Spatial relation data
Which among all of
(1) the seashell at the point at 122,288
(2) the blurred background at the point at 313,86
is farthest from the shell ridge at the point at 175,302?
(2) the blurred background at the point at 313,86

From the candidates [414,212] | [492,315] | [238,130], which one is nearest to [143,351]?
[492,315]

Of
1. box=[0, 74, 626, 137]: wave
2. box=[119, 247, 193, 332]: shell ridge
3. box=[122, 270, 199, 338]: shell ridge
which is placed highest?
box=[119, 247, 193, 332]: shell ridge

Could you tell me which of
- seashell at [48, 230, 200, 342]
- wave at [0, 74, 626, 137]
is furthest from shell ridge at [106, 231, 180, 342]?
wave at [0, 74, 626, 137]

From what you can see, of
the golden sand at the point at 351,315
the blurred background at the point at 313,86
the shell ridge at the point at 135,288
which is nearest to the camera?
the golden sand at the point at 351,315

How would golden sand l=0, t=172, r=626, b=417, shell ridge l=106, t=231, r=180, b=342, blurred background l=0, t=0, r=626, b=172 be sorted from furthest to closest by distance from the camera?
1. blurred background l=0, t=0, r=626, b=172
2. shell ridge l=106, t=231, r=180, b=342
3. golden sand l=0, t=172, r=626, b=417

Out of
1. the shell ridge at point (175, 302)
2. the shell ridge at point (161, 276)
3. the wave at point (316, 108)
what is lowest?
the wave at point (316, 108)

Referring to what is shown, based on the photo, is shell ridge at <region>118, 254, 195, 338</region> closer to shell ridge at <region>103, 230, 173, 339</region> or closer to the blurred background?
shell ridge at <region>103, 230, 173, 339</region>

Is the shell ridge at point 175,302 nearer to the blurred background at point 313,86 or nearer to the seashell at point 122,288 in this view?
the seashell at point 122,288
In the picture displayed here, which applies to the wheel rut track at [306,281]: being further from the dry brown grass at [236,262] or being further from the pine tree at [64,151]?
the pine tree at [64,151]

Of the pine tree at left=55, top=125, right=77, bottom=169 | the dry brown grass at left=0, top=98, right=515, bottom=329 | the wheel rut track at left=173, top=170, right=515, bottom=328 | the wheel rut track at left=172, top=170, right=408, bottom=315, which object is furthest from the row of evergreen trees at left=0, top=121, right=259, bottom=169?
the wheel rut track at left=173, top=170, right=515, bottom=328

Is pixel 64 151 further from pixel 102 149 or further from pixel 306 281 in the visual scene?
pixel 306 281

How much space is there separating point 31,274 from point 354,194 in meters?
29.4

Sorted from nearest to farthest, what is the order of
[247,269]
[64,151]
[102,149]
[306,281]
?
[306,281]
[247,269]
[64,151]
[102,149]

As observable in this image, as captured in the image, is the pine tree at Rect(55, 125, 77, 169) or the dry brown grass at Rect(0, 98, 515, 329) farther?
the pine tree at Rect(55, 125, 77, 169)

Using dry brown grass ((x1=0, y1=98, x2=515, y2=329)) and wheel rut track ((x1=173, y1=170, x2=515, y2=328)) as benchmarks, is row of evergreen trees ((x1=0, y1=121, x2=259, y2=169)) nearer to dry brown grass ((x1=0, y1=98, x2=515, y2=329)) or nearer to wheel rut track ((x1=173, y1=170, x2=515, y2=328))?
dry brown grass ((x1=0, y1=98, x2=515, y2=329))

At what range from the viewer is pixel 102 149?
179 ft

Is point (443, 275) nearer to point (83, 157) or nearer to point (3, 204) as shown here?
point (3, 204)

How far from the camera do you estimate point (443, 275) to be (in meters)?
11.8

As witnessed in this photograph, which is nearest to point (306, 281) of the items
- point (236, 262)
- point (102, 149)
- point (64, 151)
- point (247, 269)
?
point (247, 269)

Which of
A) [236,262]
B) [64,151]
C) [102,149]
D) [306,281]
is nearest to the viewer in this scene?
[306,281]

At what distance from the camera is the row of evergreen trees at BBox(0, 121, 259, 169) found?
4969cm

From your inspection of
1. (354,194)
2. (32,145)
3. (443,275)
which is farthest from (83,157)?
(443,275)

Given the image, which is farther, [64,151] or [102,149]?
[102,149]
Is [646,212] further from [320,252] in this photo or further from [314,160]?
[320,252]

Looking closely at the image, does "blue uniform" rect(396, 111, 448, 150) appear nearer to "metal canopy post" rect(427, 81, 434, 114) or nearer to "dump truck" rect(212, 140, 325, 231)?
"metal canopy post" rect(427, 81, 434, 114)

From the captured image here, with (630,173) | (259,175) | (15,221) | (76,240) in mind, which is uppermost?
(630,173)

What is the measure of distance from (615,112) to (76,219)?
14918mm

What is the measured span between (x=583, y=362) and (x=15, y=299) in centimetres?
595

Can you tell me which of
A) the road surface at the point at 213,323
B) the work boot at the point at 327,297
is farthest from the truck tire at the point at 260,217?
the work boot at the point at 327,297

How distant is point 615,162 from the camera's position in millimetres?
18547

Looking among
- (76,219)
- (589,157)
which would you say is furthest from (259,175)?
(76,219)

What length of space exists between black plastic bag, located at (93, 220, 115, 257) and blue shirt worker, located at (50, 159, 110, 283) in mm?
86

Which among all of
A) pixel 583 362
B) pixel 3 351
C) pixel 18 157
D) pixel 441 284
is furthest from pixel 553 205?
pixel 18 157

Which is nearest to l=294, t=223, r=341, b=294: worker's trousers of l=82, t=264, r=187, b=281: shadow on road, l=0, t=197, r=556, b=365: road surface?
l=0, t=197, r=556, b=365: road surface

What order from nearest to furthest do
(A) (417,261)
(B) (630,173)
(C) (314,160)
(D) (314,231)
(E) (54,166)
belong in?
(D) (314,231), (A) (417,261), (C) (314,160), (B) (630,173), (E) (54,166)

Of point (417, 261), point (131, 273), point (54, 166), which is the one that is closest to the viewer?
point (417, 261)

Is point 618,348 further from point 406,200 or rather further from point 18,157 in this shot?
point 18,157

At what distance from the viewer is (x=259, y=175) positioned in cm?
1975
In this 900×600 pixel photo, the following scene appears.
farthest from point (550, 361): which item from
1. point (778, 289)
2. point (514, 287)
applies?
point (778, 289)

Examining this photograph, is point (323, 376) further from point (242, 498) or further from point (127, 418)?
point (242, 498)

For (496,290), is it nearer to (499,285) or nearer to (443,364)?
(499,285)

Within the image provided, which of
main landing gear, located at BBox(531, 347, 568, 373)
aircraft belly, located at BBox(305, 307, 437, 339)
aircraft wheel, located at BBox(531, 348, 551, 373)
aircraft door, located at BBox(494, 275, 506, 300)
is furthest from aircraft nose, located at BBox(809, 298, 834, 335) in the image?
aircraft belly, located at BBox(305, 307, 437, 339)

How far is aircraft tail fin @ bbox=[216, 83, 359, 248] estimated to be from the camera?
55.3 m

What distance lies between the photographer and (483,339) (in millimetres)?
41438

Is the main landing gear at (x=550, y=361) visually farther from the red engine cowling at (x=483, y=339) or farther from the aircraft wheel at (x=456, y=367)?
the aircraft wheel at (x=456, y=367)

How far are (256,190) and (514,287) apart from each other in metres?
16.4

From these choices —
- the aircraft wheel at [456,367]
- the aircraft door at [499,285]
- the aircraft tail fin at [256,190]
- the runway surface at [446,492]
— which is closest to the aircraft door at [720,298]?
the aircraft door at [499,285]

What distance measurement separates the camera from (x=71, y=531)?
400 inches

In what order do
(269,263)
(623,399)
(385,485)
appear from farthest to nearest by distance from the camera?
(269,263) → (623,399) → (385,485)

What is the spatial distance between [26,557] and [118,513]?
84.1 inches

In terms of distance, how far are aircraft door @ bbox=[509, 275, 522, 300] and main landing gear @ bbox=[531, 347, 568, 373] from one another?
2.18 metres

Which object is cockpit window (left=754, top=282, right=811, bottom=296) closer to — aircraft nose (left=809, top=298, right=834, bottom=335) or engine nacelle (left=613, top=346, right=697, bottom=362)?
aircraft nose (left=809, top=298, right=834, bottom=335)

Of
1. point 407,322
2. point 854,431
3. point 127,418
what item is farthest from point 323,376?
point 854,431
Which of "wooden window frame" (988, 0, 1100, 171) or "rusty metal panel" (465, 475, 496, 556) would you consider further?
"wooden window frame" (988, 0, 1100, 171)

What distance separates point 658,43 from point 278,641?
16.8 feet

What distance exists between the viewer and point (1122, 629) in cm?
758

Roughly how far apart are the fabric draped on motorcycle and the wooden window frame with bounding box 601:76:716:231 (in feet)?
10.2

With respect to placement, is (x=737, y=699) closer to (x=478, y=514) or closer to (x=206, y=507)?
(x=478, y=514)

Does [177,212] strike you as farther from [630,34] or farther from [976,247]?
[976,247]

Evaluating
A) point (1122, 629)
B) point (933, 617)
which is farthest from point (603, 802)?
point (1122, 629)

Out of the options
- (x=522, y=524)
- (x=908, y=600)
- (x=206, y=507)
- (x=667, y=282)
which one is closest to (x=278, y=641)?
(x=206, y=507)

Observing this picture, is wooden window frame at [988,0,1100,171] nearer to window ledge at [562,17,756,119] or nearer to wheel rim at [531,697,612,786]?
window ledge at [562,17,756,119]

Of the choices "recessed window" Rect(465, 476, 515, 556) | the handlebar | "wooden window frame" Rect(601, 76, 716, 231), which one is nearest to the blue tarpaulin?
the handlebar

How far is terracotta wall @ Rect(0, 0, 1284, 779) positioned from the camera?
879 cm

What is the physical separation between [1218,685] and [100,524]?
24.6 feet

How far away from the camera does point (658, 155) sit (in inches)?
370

Problem requirements
Extract the lines above from the one containing "Observing this picture, is" to the last line, both included, exactly as written.

Solution to the problem
Observing this picture, is wooden window frame at [988,0,1100,171] nearer to window ledge at [562,17,756,119] or nearer to wheel rim at [531,697,612,786]?
window ledge at [562,17,756,119]

Of the choices "recessed window" Rect(465, 476, 515, 556) | the handlebar | "wooden window frame" Rect(601, 76, 716, 231), which one is nearest to the blue tarpaulin?
the handlebar

How far is terracotta wall @ Rect(0, 0, 1284, 779) positioned from the camera?
879 cm

What is the physical separation between [1218,685] and [100,524]?
24.6 feet

How far away from the camera does point (658, 155) sit (in inches)?
370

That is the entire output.